Editorial
von Michael Sauer
Deutsche Auslandsschulen waren immer ein Spiegel staatlichen Selbstverständnisses und kulturpolitischen Sendungsbewusstseins. Freilich wäre es zu einfach, dabei nur von einer einseitigen Wirkungsrichtung auszugehen. Denn vor Ort befanden und befinden sich diese Schulen in lokalen und regionalen Netzwerken, innerhalb derer sie spezifische Funktionen für die örtlichen Milieus übernehmen. Die Bandbreite der Geschichte(n) deutscher Auslandsschulen wird in diesem Heft in drei Fallstudien ausgelotet. Sie werden gerahmt durch einen Überblicksartikel und ergänzt durch einen Beitrag, der sich mit der heutigen Unterrichtspraxis an den Auslandsschulen – mit Fokus auf dem Fach Geschichte – befasst.
Im Jahre 2013 hat die Bundesrepublik Deutschland für das Auslandsschulwesen 260 Millionen Euro aufgewendet, mehr als ein Drittel des Etats für auswärtige Kulturpolitik. Schon angesichts dieser Gegenwartsbedeutsamkeit, so Christian Kuchler in seinem Einführungsartikel, verwundere es, dass über die Geschichte der Auslandsschulen nur wenig bekannt sei. In einem knappen Forschungsüberblick resümiert er, dass fundierte Studien zum Thema weitgehend fehlen, und liefert dann einen knappen historischen Abriss. Nach Vorläufern nahm das Auslandsschulwesen seinen großen Aufschwung mit der Gründung des Kaiserreichs 1871. Die Schulen sollten bei den Deutschen oder Deutschstämmigen im Ausland das "Deutschtum" erhalten oder stärken und zugleich auf die einheimische Bevölkerung kulturpolitisch einwirken. Diese Stoßrichtung verstärkte sich in der Zeit des Nationalsozialismus: Man wollte Auslandsdeutsche und einheimische Führungsschichten propagandistisch beeinflussen. Der Wiederaufbau des deutschen Auslandsschulwesens seit den späten 1950er-Jahren vollzog sich zunächst ohne einen ausdrücklichen konzeptionellen Neubeginn. Erst in den 1970er-Jahren entstand eine neue kulturpolitische Leitidee als Ausfluss eines gewandelten staatlich-gesellschaftlichen Selbstverständnisses: die Schulen als Orte der Begegnung zwischen unterschiedlichen Kulturen.

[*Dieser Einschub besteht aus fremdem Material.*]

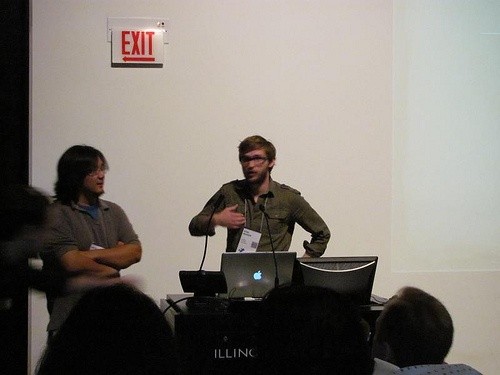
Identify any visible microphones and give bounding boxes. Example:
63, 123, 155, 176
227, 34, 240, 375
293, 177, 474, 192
258, 203, 279, 299
186, 193, 225, 310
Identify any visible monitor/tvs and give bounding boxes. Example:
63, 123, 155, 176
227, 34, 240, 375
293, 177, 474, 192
292, 256, 378, 305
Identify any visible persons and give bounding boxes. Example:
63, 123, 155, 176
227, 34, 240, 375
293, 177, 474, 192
38, 145, 141, 342
189, 136, 331, 258
0, 185, 119, 375
35, 282, 483, 375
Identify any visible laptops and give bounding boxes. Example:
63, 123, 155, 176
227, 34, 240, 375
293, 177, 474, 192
219, 252, 297, 299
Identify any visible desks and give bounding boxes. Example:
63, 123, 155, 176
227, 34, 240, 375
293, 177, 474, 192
159, 293, 390, 375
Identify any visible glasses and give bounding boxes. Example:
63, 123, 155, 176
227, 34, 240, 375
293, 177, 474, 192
240, 157, 267, 167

In seiner Studie über deutschsprachige Schulen in der Lombardei zeigt Gerd Vesper, wie im Kontext der habsburgischen Reform- und insbesondere Schulreformpolitik die Schulgründungen der Verbreitung der deutschen Sprache auch als Instrument der Herrschaftssicherung dienen sollten. H. Glenn Penny setzt den Akzent auf der Funktion der Schulen innerhalb lokaler Netzwerke; durch die Konzentration auf die (national)staatliche Ebene werde diese eher verdeckt. Am Beispiel Chiles macht er deutlich, dass die zunächst in Eigeninitiative gegründeten Schulen gewissermaßen Knotenpunkte für kulturell und sozial unterschiedliche deutsche Gemeinschaften bildeten. Die zunehmende institutionelle Unterstützung aus Deutschland war insofern ambivalent: Sie verbesserte die materielle und personelle Basis, führte aber auch zu vermehrter Einflussnahme von außen.
In seinem Beitrag zur deutschen Schule in Yokohama geht es Sven Günther ebenfalls darum, wie sich die Wandlungen der deutsch-japanischen Beziehungen und der Verhältnisse in Deutschland selbst auf die Schulgeschichte ausgewirkt haben. Als Forschungsdesiderat nicht nur für diese Einrichtung benennt er – ähnlich wie Penny – neuere Ansätze wie die Netzwerkanalyse, für deren Realisierung freilich einschlägige Archivbestände und andere Materialien erschlossen und verknüpft werden müssten. Hans-Joachim Cornelißen schließlich befasst sich mit den Unterrichtskonzepten und -bedingungen in den heutigen Auslandsschulen. Aus der Perspektive Einheimischer wird das Fach Geschichte vornehmlich fremdsprachlich erteilt. Das führt zu generellen, aber auch fachspezifischen Verständnisschwierigkeiten. Nicht unerheblich sind zudem die Verwerfungen, die sich aus einem anderen Konzept des Faches und anderen Unterrichtsformen ergeben – "Begegnungsschule" bedeutet also immer auch Begegnung unterschiedlicher Unterrichtskulturen.
INHALT DER GWU 5–6/2016
ABSTRACTS (S. 258)
EDITORIAL (S. 260)
BEITRÄGE
Christian Kuchler Deutsche Visitenkarten in der Welt. Geschichte des Auslandschulwesens als Instrument auswärtiger Kulturpolitik (S. 261)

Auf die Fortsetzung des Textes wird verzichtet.